Your Customer's First Impression
Gee Ranasinha
Better marketing for start-ups & small businesses | Fellow of the Chartered Institute of Marketing | Adjunct marketing professor at 2 business schools | Recovering perfectionist
Businesses may never get a second chance to make a good first impression. But when - and where - does that first impression begin?
Human beings are incapable of ingesting, sorting, and rationalizing every single piece of new information presented to them. Not only because there's simply too much stuff out there for the brain to take in. But also because most of it isn’t important to us.
Over millennia we’ve evolved to become selective in what we consciously see, hear, smell, and feel. Most of us don’t notice the change in daylight when the sun comes out from behind a cloud, for example. None of us will pay attention to the 57th time it happened that morning.
Customers Don’t Think In Bullet-Points
It’s impossible to impart every single element of your business proposition, instantly, to every person you’re trying to reach. People don’t think in bullet-points because it’s harder to interpret random abstracted information. What works better is something designed to resonate with how people think and feel.
That’s why you’ll read so much about how business marketing is about "telling stories". It’s because stories are a way to encapsulate information in a way people can easily digest, remember, and recall. Brands will tell their stories in many different ways – through their packaging or their advertising, for example. The goal of the Marketer is to impart the message contained within the story to their audience.
However, what is said is not always what is understood.
When an impulse/message/idea reaches a person’s brain it is interpreted based upon a bazillion factors that may include historical, cultural, ethnic, socio-economic and age-related influences. Whether you see the interpretation as being “right” or “wrong” is ultimately irrelevant: it is how it is. It’s one of the reasons why marketing messages need to be simple in order for them to have half a chance of being understood and (hopefully) spread.
Customers Make Snap Decisions
Once people are exposed to your message, they will interpret it and digest it in their own way – not yours. Once they've made their decision, it’s very difficult to convince them otherwise.
We all make snap decisions. The way someone talks, or looks, or smells, or dresses. The packaging, the pricing, the design of the website, the way the phone is answered. The decision may be right, or it may be wrong. There may be subsequent, compelling data contradicting our initial judgement, but usually (and certainly at the beginning) we'll choose to ignore it. No-one likes to be proven wrong, do they? Our minds are made up, and that’s all there is to it.
In a very short space of time the customer has pieced-together the elements of the story and made up their minds. If the story is confusing or inconsistent, the customer becomes uncomfortable and the story is ignored. If it's seen as compelling, resonating with the customer's own moral/social/political compass and echoing their own opinions, goals or aspirations, then the story is accepted – and embraced.
The First Impression Illusion
It's not that first impressions aren’t important: of course they are. My point is that we don’t know precisely when that first impression was forged in the customer’s mind. We don’t control the combination or timing of the influences ultimately leading the customer to reach their decision.

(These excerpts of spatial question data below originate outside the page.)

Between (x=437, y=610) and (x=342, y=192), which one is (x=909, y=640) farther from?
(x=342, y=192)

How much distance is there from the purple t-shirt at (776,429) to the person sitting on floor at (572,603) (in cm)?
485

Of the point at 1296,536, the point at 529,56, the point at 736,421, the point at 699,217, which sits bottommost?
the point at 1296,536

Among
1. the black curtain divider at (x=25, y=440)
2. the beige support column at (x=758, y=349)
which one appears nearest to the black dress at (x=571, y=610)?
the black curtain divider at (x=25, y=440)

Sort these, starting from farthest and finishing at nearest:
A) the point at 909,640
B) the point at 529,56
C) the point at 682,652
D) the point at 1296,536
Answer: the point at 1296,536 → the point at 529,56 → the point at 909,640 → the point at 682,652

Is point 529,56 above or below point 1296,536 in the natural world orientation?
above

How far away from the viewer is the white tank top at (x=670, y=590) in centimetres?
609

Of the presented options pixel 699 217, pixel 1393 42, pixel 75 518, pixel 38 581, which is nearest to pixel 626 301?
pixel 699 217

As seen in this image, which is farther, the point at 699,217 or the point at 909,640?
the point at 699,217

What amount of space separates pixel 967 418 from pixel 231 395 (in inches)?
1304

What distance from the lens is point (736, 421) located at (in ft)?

More often than not, the first time a customer interacts with your brand they’re left with no impression at all. Most people won't have noticed your advertising, your signage, your pricing, the muzak in the elevator, or the color of your necktie. At least, not the first time they interact with you.
There should be a differentiation between a prospective customer’s first contact with a brand, and their first impression of it.
“First Contact” Is Rarely “First Impression”
This is why your story not only has to be something your audience can embrace, but something consistent across every customer touchpoint. We don’t know – or control – the factors used to create the story the customer will tell herself.
You may have a cool logo, a fantastic website, trendy-looking staff uniforms, awesome customer service, and offer the lowest prices in town. But if (in the minds of your customer) your product sucks and your staff are unhelpful then your story isn’t seen as being coherent. If there’s a disconnect in their minds, they’re less likely to advance the potential interaction.
Conversely when an organization – or individual for that matter – is seen as authentic and consistent from whatever angle approached, the story being told is deemed sufficiently consistent to align itself with the greatest number of audience members.
It’s not about spending a fortune redesigning your corporate ID, updating your support desk software or putting a flashy video on your website. It’s about being mindful of every point of contact between you and your audience before, during and after the transaction.